# [Text excerpt]
▼

3 Ways to Transform your SAS Data Workflow with SAS-SQL

Use SAS? Harness SQL to streamline your work.

Jimmy Luong
Towards Data Science

--

Photo by Roma Ryabchenko on Unsplash
  1. Introduction
  2. Benefits of using SQL in SAS
  3. Example dataset
  4. Example #1: Joining datasets
  5. Example #2: Adding values to a new column
  6. Example #3: Selecting unique values in a column
  7. Conclusion

1. Introduction

As someone who had to quickly pick up SAS in a new workplace, I was happy to see that I could use my existing SQL knowledge to complement my company’s analytics team who primarily uses SAS. Generally, I’ve found that most of what you can do in other SQL platforms such as MySQL and PostgreSQL are applicable, although the syntax may differ.

After some troubleshooting with our existing SAS code, I was able to show my co-workers a few convenient ways that SQL could improve our workflows. I demonstrate a few of these methods below using three examples.

2. A few benefits of using SQL in SAS

  1. Readability— SQL is readable and intuitive to learn.
  2. SQL can perform multiple functions such as manipulating, summarizing and sorting in one step.
  3. If you already know SQL and are new to SAS, you can immediately start contributing to your team.
  4. Combining SQL and SAS data steps can lead to streamlined workflows.
  5. SQL is an ANSI-standard language used by most databases.

3. Our example dataset

The two tables we use in the examples are derived from a Patagonia clothing dataset created by Beth Morrison. Note that for these examples I use SAS Studio although the same syntax can be used on other SAS platforms such as SAS Viya or SAS Enterprise.

The “clothing_category” table. Image by author.
The “clothing_list” table. Image by the author.

4. Example #1: Joining Datasets

Suppose you want to find out which clothing items in the “clothing_list” table are appropriate for either the land or water. In this case, you’ll want to join the “clothing_category” table to the “clothing_list” table using the common column “item_category”.

▲

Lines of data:
▼

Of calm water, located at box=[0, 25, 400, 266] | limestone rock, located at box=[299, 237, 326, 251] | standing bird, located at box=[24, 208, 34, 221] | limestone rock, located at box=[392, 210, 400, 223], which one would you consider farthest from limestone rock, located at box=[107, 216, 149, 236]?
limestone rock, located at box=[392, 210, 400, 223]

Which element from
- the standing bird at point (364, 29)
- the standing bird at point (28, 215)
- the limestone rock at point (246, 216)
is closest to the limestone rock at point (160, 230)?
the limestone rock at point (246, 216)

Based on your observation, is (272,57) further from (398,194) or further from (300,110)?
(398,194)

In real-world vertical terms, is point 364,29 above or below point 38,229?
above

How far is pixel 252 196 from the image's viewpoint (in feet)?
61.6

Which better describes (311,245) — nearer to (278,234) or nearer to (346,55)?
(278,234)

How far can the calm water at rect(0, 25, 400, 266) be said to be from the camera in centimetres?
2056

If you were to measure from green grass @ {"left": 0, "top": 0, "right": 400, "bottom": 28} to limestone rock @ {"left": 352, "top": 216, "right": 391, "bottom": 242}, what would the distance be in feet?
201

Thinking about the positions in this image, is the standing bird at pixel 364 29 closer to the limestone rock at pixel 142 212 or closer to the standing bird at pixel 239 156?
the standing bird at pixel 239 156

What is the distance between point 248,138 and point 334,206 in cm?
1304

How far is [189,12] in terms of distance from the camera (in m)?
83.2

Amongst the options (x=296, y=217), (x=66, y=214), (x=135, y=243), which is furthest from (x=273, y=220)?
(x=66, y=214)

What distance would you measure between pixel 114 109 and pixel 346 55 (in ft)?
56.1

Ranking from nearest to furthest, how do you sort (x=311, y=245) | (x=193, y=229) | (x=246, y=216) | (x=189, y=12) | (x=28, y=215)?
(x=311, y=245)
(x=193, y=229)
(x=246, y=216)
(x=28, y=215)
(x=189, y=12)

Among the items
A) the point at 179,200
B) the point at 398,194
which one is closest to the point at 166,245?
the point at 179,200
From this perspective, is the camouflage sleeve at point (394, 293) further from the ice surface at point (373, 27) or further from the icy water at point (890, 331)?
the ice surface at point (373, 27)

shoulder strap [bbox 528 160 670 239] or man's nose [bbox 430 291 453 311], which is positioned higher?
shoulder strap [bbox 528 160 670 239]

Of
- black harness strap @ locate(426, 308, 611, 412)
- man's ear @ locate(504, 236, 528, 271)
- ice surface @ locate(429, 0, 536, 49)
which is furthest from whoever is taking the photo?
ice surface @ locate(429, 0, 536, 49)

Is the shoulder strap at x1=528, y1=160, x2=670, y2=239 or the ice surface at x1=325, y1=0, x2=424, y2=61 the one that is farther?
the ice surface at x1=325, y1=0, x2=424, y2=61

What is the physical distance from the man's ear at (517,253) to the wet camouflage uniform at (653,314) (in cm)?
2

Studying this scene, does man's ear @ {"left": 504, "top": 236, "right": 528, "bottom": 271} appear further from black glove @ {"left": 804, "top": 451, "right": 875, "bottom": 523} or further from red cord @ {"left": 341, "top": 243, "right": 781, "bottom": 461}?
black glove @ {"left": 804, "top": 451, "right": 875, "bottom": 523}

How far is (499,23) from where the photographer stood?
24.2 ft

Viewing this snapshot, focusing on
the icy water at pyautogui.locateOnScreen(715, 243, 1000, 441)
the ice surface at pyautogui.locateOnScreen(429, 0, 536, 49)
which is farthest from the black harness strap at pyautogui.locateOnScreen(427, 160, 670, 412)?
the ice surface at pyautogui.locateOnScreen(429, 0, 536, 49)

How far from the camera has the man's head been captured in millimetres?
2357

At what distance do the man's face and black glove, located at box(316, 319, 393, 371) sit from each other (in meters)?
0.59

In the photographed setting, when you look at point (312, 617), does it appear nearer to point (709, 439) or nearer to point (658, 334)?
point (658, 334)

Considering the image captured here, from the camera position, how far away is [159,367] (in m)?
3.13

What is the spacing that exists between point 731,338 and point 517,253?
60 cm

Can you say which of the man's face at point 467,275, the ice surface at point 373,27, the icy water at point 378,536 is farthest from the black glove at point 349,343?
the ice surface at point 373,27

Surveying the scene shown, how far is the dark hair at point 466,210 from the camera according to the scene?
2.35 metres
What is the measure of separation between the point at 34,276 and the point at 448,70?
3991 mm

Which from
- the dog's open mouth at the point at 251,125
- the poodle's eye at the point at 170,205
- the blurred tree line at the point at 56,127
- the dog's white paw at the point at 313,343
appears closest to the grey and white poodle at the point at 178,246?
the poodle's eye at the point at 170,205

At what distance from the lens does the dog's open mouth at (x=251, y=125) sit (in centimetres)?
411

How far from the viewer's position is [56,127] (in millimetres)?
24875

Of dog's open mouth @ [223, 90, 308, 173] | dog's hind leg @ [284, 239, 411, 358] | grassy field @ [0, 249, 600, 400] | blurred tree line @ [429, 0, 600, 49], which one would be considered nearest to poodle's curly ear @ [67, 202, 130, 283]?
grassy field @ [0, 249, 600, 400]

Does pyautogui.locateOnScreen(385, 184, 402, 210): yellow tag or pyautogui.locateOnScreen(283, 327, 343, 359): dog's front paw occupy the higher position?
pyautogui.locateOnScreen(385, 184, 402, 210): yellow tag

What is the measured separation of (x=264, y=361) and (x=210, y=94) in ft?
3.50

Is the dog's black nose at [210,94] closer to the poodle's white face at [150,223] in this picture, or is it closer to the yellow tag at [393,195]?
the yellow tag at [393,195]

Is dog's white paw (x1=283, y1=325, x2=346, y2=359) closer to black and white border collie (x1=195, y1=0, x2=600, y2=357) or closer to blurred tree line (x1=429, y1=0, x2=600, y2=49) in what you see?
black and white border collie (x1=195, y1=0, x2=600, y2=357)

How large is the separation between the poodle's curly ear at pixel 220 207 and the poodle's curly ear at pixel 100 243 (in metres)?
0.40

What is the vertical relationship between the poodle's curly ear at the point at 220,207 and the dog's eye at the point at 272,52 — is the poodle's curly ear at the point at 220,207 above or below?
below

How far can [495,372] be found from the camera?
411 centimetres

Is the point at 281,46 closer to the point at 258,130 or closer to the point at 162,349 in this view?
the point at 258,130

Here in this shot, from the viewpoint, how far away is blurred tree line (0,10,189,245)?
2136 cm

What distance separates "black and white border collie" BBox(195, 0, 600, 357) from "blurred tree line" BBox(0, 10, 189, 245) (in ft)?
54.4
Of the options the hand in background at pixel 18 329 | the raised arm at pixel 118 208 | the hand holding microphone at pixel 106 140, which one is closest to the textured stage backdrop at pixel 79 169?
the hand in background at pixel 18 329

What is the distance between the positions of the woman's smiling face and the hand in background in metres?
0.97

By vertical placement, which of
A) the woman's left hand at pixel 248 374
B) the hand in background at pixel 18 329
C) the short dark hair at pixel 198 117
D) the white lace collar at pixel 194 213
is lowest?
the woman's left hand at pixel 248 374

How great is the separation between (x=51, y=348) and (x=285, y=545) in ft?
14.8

▲

# [Brief A]
Copy the passage of the SAS-SQL article from "4. Combining SQL" up to and including "by the author.", word for word.
# [Brief B]
Repeat the entries verbatim, from the line containing "What is the distance between the" up to and including the final line of the entries.

# [Full solution A]
4. Combining SQL and SAS data steps can lead to streamlined workflows.
  5. SQL is an ANSI-standard language used by most databases.

3. Our example dataset

The two tables we use in the examples are derived from a Patagonia clothing dataset created by Beth Morrison. Note that for these examples I use SAS Studio although the same syntax can be used on other SAS platforms such as SAS Viya or SAS Enterprise.

The “clothing_category” table. Image by author.
The “clothing_list” table. Image by the author.

# [Full solution B]
What is the distance between the positions of the woman's smiling face and the hand in background in metres?
0.97

By vertical placement, which of
A) the woman's left hand at pixel 248 374
B) the hand in background at pixel 18 329
C) the short dark hair at pixel 198 117
D) the white lace collar at pixel 194 213
is lowest?
the woman's left hand at pixel 248 374

How great is the separation between (x=51, y=348) and (x=285, y=545) in ft?
14.8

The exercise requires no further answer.